_Selected text_
When ER started there was no Itunes. There was no DVR or Hulu. You couldn't watch a show on your computer because you probably didn't have a computer, and if you did it took about ten minutes to load a page, and even then the second someone in your house picked up the land-line your connection died and you had to sit through that whole tedious beeping and dialing routine to get back online. Back then, you sat yourself down in a damn chair, turned on a real live television and watched. And if you missed it you couldn't just wait for the DVDs to come out because it was a VHS world and who would ever think people would one day line their shelves with entire seasons of old television shows. When you watched TV then, you really watched it. And looking back now, I get downright sentimental. Because the truth is, that kind of experience is sort of extinct now. And I've adapted. I watch half of my television online, but no matter how good the picture is and how nice it is not to have commercials, when you really think about it, nothing can really match the old, traditional way of watching TV, when you actually watched it on a TV.

Maybe that's what makes me sad about the end of ER, despite the fact that I honestly wasn't sure it was even still on the air until a few weeks ago. It hasn't been a part of my life for a while, but when it was a part of my life, it was appointment television in a way no show today, except for possibly American Idol (because of the sheer fact that it's live) is. I was a pretty little kid when it started but I remember all of those early episodes. I remember being allowed to stay up late on Thursdays to watch, waiting in the dark in my pajamas for it to start and for that theme music to kick in. And from that first second I was hooked, caught up in the lives of doctors and nurses at County General. I rooted for poor, awkward Dr. Carter who hero worshiped Dr. Benton despite the fact that Dr. Benton showed him nothing but annoyance or disdain (kind of a dramatic precursor to JD on Scrubs). I of course, even from an early age, recognized the absolute god on Earth that is George Clooney whose Doug Ross was charming and dashing but who also capital C cared (Dr. McDreamy is in the same vein but even the thoroughly charming Patrick Dempsey can't hold a candle to Dr. Ross). Come to think of it, how many other shows have been influenced by ER, how many other dramas with interwoven storylines and realistic tones can attribute their presence to the drama that was the centerpiece of primetime television in the mid to late nineties. And there were just these episodes that everyone watched and talked about. They were events. I bet you remember the episode when Dr. Ross saved the kid from drowning in that sewer pipe, and all of the promos had the shot of him in his wet tuxedo, standing under the spotlight of a helicopter, the lifeless kid in his arms. Or the heart breaking episode when the apparently normal and healthy couple comes in to have a baby with Dr. Green and things go horribly wrong horribly fast and the mom ends up dying and everyone just cries and cries and cries. What about when Nurse Carol was taken hostage (by Ewan McGregor incidentally)?

And if you don't remember, if you didn't watch, then I bet you at least remember the presence of the show, the way other people watched it and talked about it on Friday mornings. And it makes me a little sad to know that a show like this will probably never again exist. There will be huge shows that a ton of people watch and talk about and which get tons of buzz. But half the people who watch won't sit down in front of a TV with family or friends. Half the people will catch it a few days later online or the next night on their DVR or on the tiny screen of their Ipods or Iphones or I-whatevers (so, so silly). TV now is at the mercy of people's schedules and busy lives. It's a shapeless, boundary-less thing that exists when and where you want it. It's become efficient and fast and slick and high-tech. And in some ways it makes it easier for more people to watch more of the shows they love. I know it has for me. So then why can't I help but be a little sad? Why is it that I can't fully commit to the idea that television has changed for the better?

_Study material_
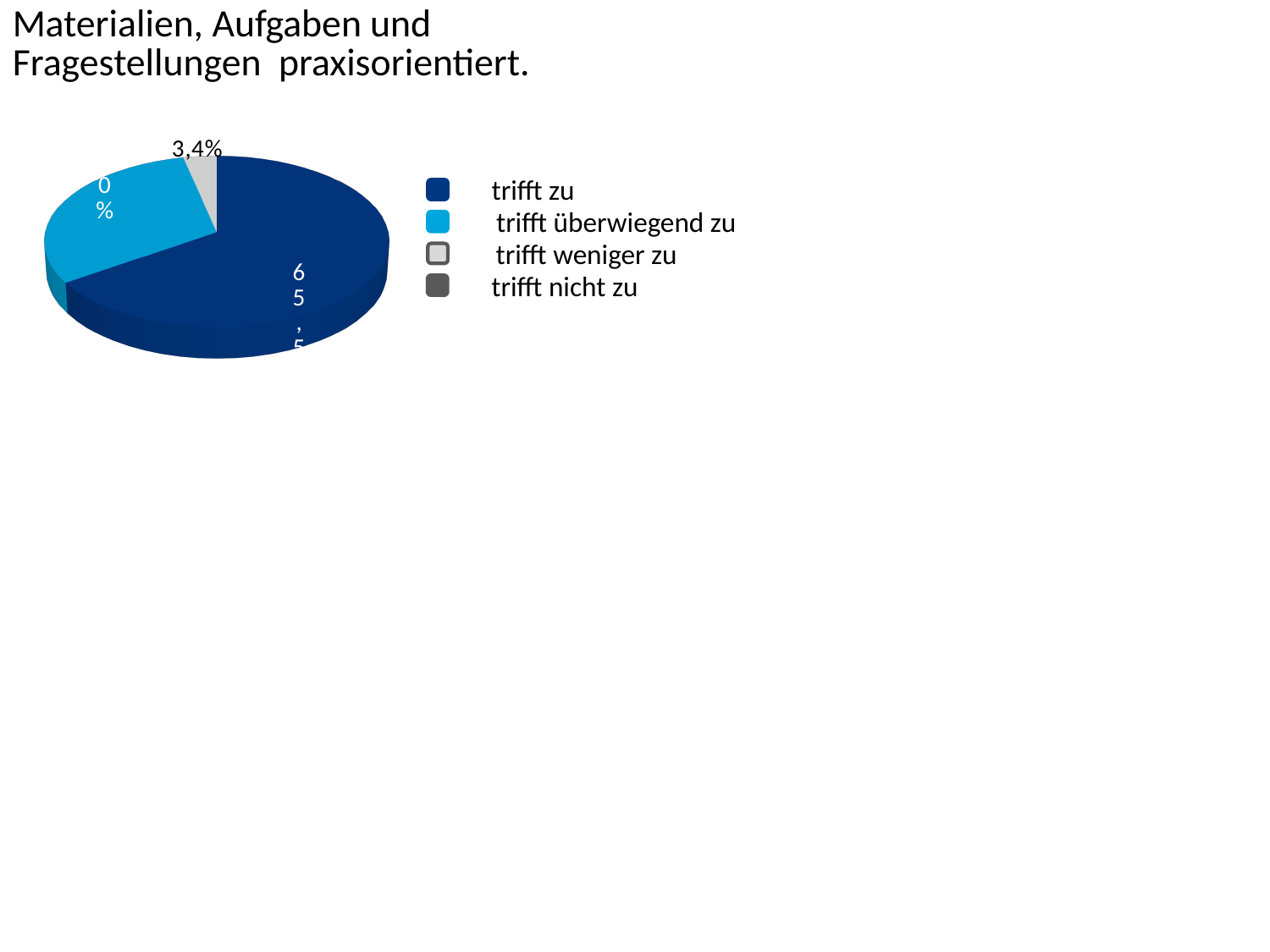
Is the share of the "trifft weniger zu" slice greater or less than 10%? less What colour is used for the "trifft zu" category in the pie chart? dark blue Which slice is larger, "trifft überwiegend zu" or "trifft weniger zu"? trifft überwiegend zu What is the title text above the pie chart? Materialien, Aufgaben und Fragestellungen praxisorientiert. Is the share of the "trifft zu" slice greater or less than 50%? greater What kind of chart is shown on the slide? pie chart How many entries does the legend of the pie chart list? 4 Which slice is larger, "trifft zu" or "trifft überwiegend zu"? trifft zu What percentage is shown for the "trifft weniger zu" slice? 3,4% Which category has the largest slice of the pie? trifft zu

--

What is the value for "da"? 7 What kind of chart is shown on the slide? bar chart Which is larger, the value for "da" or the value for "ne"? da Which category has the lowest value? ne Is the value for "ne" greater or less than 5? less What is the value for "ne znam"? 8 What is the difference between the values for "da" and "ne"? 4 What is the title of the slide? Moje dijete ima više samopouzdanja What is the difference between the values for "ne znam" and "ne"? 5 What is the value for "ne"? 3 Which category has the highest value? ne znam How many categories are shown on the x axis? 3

_Problem statement_
In the essay on the end of ER, on which night of the week was the writer allowed to stay up late to watch the show?

_Response_
Thursdays.